TEXTAUSZUG -
##############################

Interaktion mit Sterbenden

Beobachtungen für Ärzte, Schwestern, Seelsorger und Angehörige - eine Studie von Barney G. Glaser und Anselm L. Strauss


Hausarbeit, 2006

21 Seiten, Note: 1,3


Leseprobe


Inhalt

1. Einleitung

2. Teil I: Einführung
2.1. Kapitel I: Allgemeines über Wahrnehmen des Sterbens
2.2. Kapitel II: Verschiedene Kontexte des Wahrnehmens

3. Teil II: Verschiedene Kontexte des Wahrnehmens
3.1. Kapitel III: Geschlossene Bewusstheit
3.2. Kapitel IV: Argwohn – Das Ringen um die Beherrschung der Situation
3.3. Kapitel V: Das rituelle Spiel wechselseitiger Täuschung
3.4. Kapitel VI: Doppeldeutigkeit des „Wissens“
3.5. Kapitel VII: Wenn mit „Wissen“ nicht mehr gerechnet wird

4. Teil III: Probleme des Wissens vom Sterben
4.1. Kapitel VIII: Direkte Aufklärung des Todkranken
4.2. Kapitel IX: Die ahnungslose Familie
4.3. Kapitel X: Wenn die Familie weiß, wie es um den Patienten steht
4.4. Kapitel XI: Nichts mehr zu tun – Die aussichtlosen Fälle
4.5. Kapitel XII: Nichts mehr zu tun – Erleichterung
4.6. Kapitel XIII: „Wissen“ und die Einstellung der Schwestern

5. Teil IV: Schlussfolgerungen
5.1. Kapitel XIV: Praktische Anwendung der Bewusstheits-Theorie
5.2. Kapitel XV: Bewusstheit und die Untersuchung von sozialer Interaktion

6. Zum Hintergrund der Theorieentwicklung

7. Strukturelle Komponenten

8. Anmerkungen

Literaturverzeichnis

1. Einleitung

Die in der Folge beschriebene Studie „Awarness of Dying“ (1965), deutsch „Interaktion mit Sterbenden“ (1974) von Barney G. Glaser und Anselm L. Strauss basiert auf dem Wissen der Soziologen, dass der Anteil der älteren Bevölkerung in Amerika steigt. Forscher gehen davon aus, dass sich aufgrund dessen „zahlreiche persönliche und soziale Fragen [ergeben], darunter nicht zuletzt, wie diese Menschen sich auf die neue Langlebigkeit (…) und auf den Tod einstellen.“ (Glaser & Strauss 1974, S. 5) Fragen über Tod und Sterben werden allgemein erörtert. Diesen Trend beabsichtigten Barney G. Glaser und Anselm L. Strauss mittels ihrer Studie zu fördern. Zudem möchten sie einen Beitrag leisten, „das Sterben für den Patienten, seine Angehörigen und das Krankenhauspersonal durch Vernunft und Mitleid zu erleichtern.“ (Glaser & Strauss 1974, S. 5)

##############################

IHRE AUFGABE -
Geben Sie den Absatz im Textauszug oben, der mit „Die in der Folge beschriebene Studie“ beginnt, in kürzerer Form wieder. Die wesentlichen Fakten sollen dabei erhalten bleiben.

GESAMMELTES MATERIAL -
##############################

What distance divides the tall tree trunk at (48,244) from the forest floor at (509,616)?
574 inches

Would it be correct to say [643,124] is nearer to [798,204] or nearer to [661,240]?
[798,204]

##############################

LÖSUNG -
Die Studie „Awarness of Dying“ (1965, deutsch „Interaktion mit Sterbenden“, 1974) von Barney G. Glaser und Anselm L. Strauss geht davon aus, dass der Anteil älterer Menschen in Amerika wächst. Daraus ergeben sich viele persönliche und soziale Fragen, etwa wie sich diese Menschen auf die längere Lebenszeit und den Tod einstellen. Die Autoren wollten die allgemeine Diskussion über Tod und Sterben fördern. Außerdem wollten sie dazu beitragen, Patienten, Angehörigen und Krankenhauspersonal das Sterben durch Vernunft und Mitleid zu erleichtern.